I know this is way too late, but I'll leave an explanation for everybody that ends up on this page in the future.

WM8731 is just not usable in a guitar pedal because of its crappy THD+N specs. The noise you're experiencing is always present, even if you have a super clean (<10uV variation) power supply. The DAC noise isn't as bad as the ADC noise, so the codec would work okay in something like a cheap MP3 player or boombox where it's used as a DAC. The ADC would be bad even in a dictation (speech) recorder. Combined, they're great at emulating radio static - worse than white noise.

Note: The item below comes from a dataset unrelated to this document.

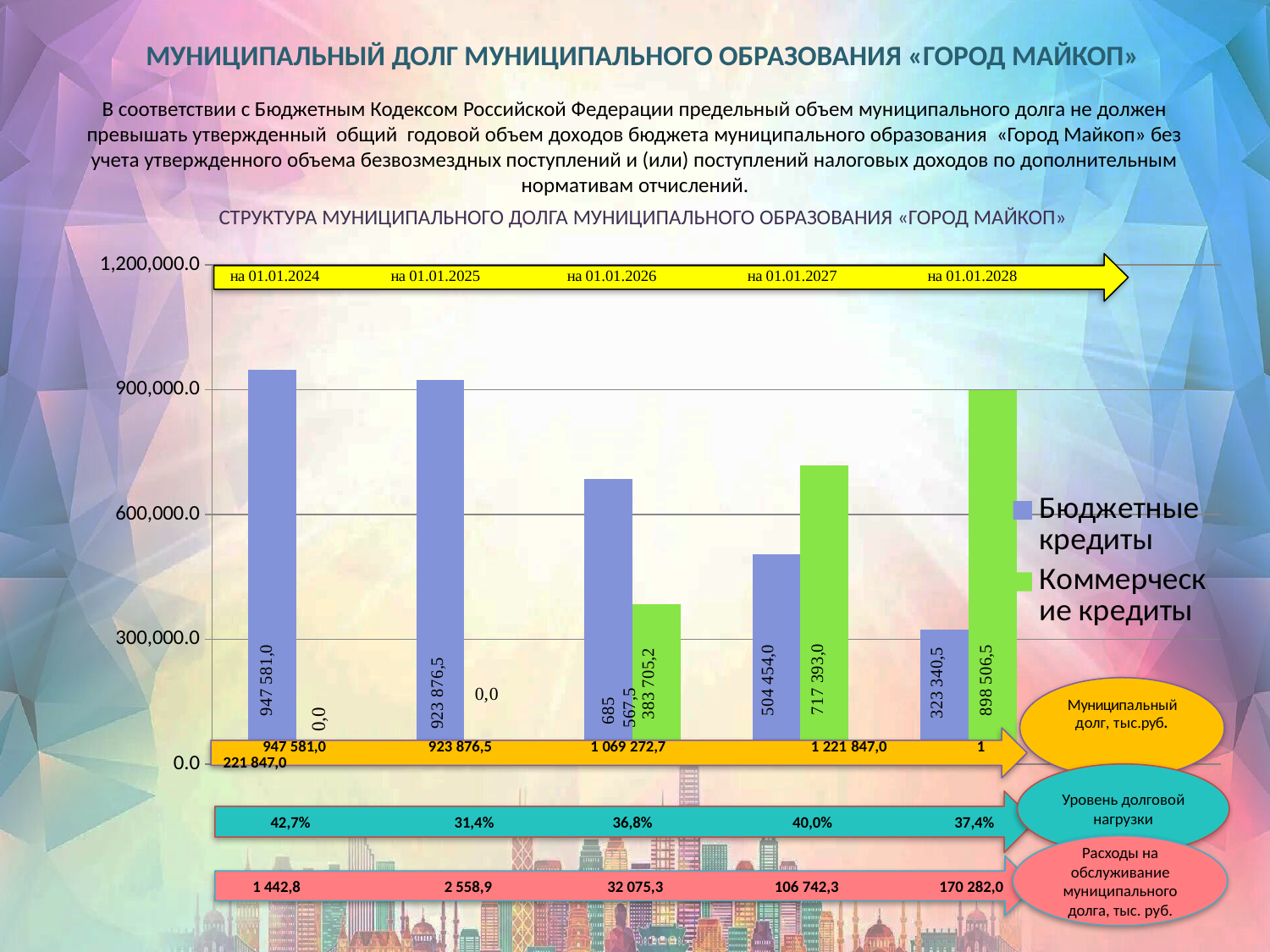
Which is larger на 01.01.2027: Бюджетные кредиты or Коммерческие кредиты? Коммерческие кредиты Do the values of Бюджетные кредиты rise or fall from 01.01.2024 to 01.01.2028? fall What is the value of Бюджетные кредиты на 01.01.2028? 323 340,5 On which date is the value of Коммерческие кредиты the highest? на 01.01.2028 Is the value of Бюджетные кредиты на 01.01.2026 greater or less than 600,000.0? greater How many series does the chart legend list? 2 What is the difference between Бюджетные кредиты на 01.01.2024 and на 01.01.2025? 23 704,5 What is the value of Бюджетные кредиты на 01.01.2024? 947 581,0 On which date is the value of Бюджетные кредиты the highest? на 01.01.2024 What is the value of Коммерческие кредиты на 01.01.2027? 717 393,0 How many dates (categories) are plotted on the chart? 5 What kind of chart is shown on the slide? bar chart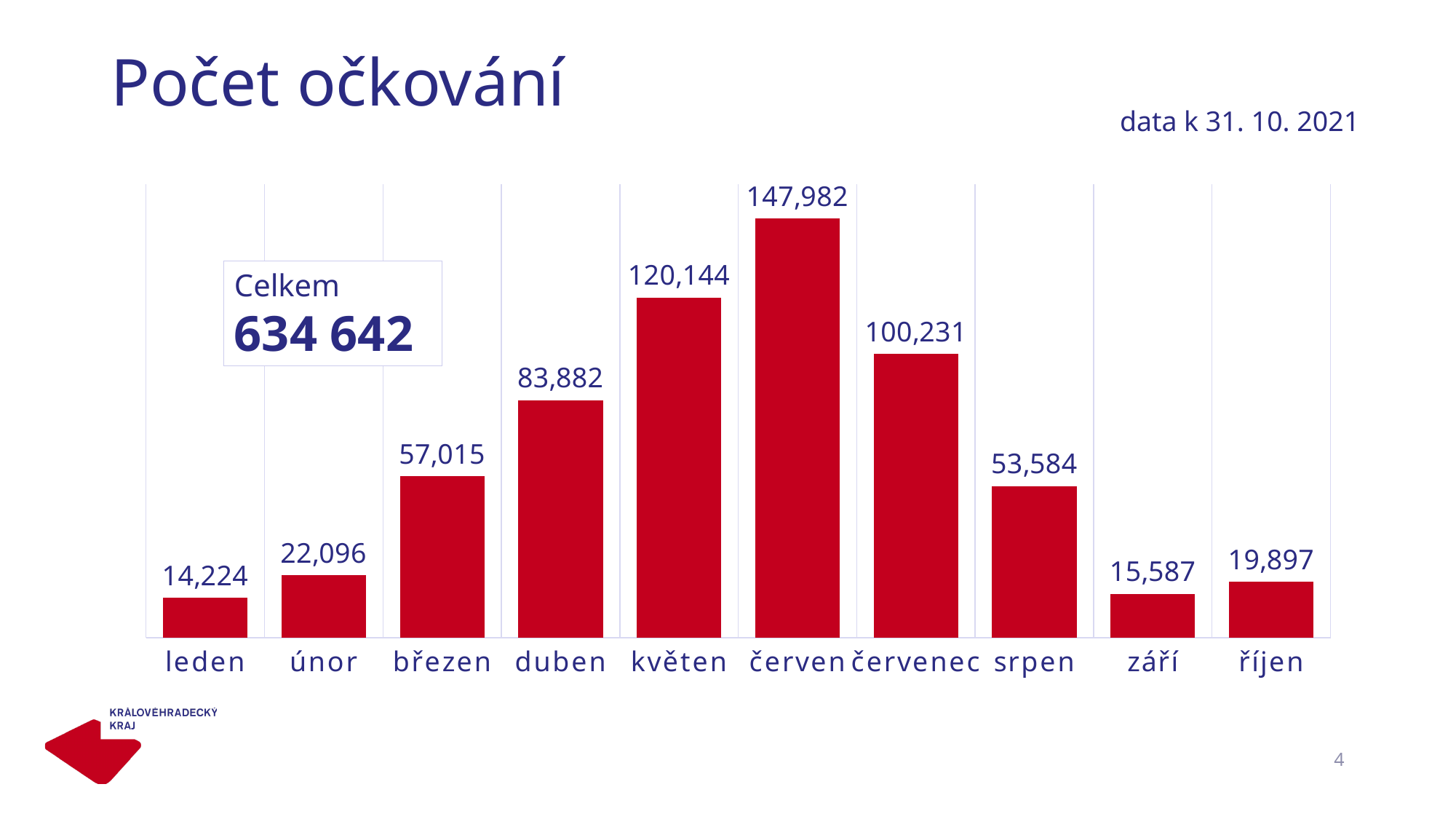
Which is larger, the value for únor or the value for říjen? únor What is the value for září? 15,587 How many months are shown on the x axis? 10 Which month has the highest value? červen Which month has the lowest value? leden Do the values rise or fall from červen to září? fall What is the difference between the values for duben and srpen? 30,298 What is the value for březen? 57,015 What is the difference between the values for červen and květen? 27,838 What is the value for červen? 147,982 What kind of chart is shown on the slide? bar chart What total (Celkem) is shown in the box on the chart? 634 642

WM8731 is particularly unsuited to guitar pedals, yet it works 'okay' in Mutable Instruments' eurorack synth modules. The reason is gain. Pedals get chained with other pedals and then connected to amplifiers. Boost/drive/distortion/fuzz pedals have tens of decibels of gain. Amplifiers' preamps have some serious gain, too, especially if you're getting them to the verge of clipping (or outright getting them to clip). Remember, you could amplify your signal 60dB, the tops would just clip and the 'soft' parts (like noise) are still amplified 60dB.
Now, every time you amplify a noisy signal by a factor X, you're amplifying the noise by X as well as the signal. When you amplify the signal 100 times (from 0.3V to 30V, that's +40dB), you also amplify the noise by the same amount. And that -74dB noise floor becomes a very noticeable -34dB noise floor. That's just amplifying a Strat to the point just below clipping for a 100W amp with 8Ohm speakers. If you add more gain, you get more noise. I tried it with an AC30 on medium gain (5-6 on the volume pot, top boost channel and it's unbearable.

That's why pedal manufacturers use converters with a very low noise floor. Strymon uses Cirrus Logic CS4272 (114dB thd+n), even Boss uses AK4452 (100dB thd+n) in their 2008 DD-7. Old equipment (DD-2 and vintage racks) used companders to hide the problem, back when there weren't any decent codecs available.